Typical full coverage: Purchasing $100,000/$300,000/$50,000 liability coverage, uninsured motorist in a matching amount, $10,000 in personal injury protection and comprehensive and collision coverage with a $500 deductible. Quotes ranged from $1,116 to $1,536 a year.
Premium full coverage: Purchasing $250,000/$500,000/$100,000 liability coverage, uninsured motorist in a matching amount, $10,000 in basic personal injury protection plus $25,000 additional, comprehensive and collision with a $250 deductible, rental reimbursement and emergency towing and labor. Quotes ranged from $1,416 to $2,340 a year.
Our data show that 40 percent of drivers who own 10-year-old model cars are buying comprehensive and collision coverage. Many consider dropping these optional coverages on a car nearing the end of its life. If you can manage such a loss -- that is, replace a stolen or totaled car without a payout from insurance -- do the math on the potential savings.
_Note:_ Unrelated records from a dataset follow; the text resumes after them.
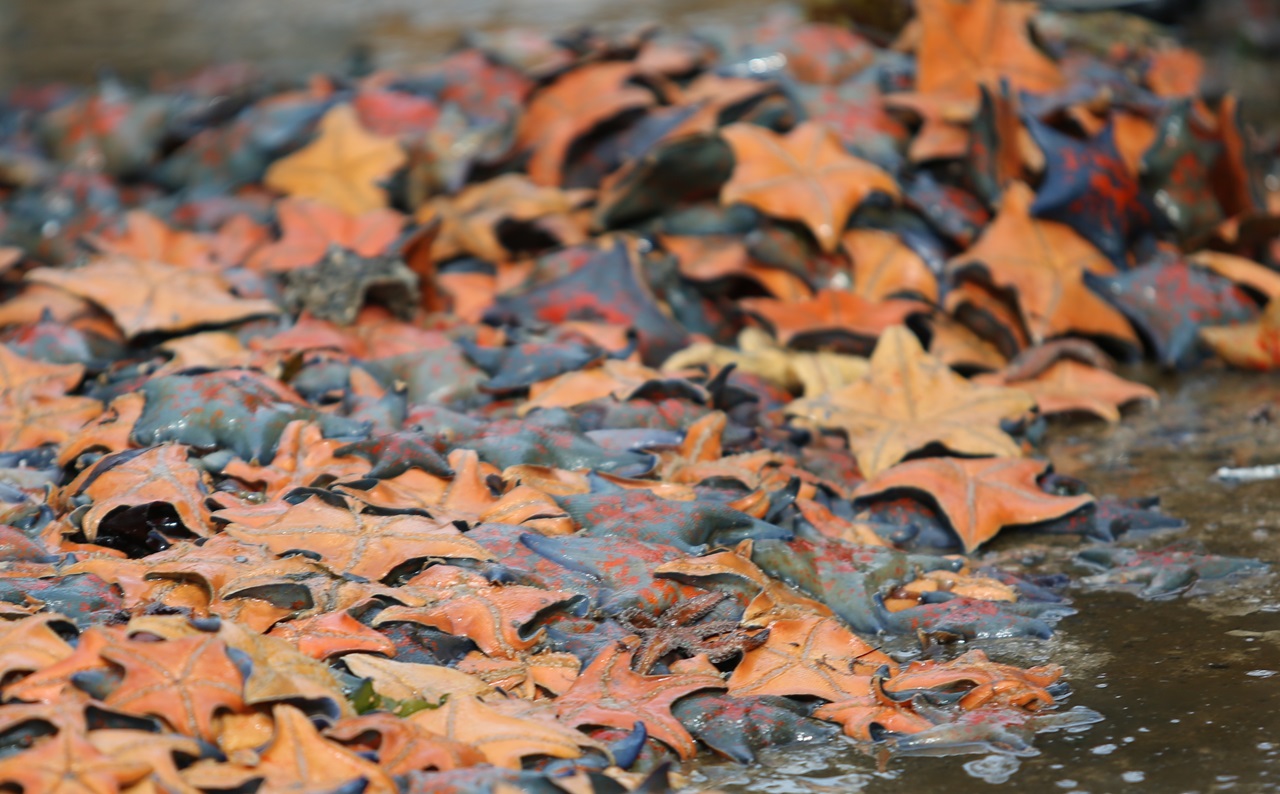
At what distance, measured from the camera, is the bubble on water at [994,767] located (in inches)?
108

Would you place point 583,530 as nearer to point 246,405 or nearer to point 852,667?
point 852,667

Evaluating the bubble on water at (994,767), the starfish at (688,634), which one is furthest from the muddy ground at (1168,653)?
the starfish at (688,634)

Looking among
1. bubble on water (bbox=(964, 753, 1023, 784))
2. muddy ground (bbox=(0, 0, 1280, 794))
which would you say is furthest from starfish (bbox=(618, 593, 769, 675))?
bubble on water (bbox=(964, 753, 1023, 784))

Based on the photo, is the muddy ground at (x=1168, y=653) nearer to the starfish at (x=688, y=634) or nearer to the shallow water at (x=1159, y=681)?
the shallow water at (x=1159, y=681)

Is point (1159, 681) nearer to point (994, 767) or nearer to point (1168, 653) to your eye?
→ point (1168, 653)

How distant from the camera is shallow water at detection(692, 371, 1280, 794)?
8.98ft

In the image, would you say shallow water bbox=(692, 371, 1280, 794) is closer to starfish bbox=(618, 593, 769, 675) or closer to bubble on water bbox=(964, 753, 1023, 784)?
bubble on water bbox=(964, 753, 1023, 784)

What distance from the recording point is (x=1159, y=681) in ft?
10.3

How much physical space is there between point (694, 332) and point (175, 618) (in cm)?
331

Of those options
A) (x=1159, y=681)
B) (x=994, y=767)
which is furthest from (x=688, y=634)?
(x=1159, y=681)

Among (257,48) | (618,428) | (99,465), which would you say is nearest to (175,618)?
(99,465)

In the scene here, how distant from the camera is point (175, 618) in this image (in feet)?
9.27

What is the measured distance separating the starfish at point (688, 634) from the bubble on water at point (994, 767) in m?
0.60

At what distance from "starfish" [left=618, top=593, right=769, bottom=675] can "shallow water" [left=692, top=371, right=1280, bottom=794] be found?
336mm
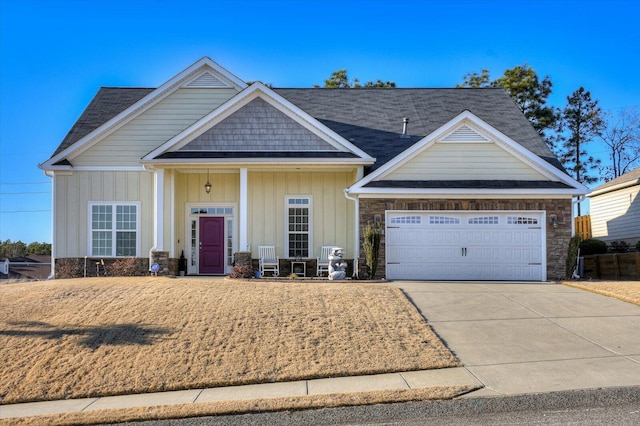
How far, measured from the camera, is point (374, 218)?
17234 mm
For example, a 25-year-old woman with a clean driving record living in Stirling, N.J., would pay about $1,302 a year for “full coverage” (50/100/50 liability, uninsured motorist, personal injury protection and comprehensive and collision coverage with a $500 deductible) on a 10-year-old Ford Focus ZX4. Dropping comprehensive and collision, she would pay about $806 a year – a savings of $496 a year.
Let's say her car is worth $4,450 as the “actual cash value” an insurance company would pay. If her car were totaled tomorrow and she still carried full coverage, she would get a check for $3,950 – the actual cash value of the car minus her $500 deductible. In other words, she is paying $496 a year to protect herself against a $3,950 loss.
Of course, the value of the car drops with each passing year, and so do the insurance premiums. At a certain point, most drivers would choose to accept the risk and bank the collision and comprehensive premiums because they would be unlikely to find a reliable replacement with the insurance payout.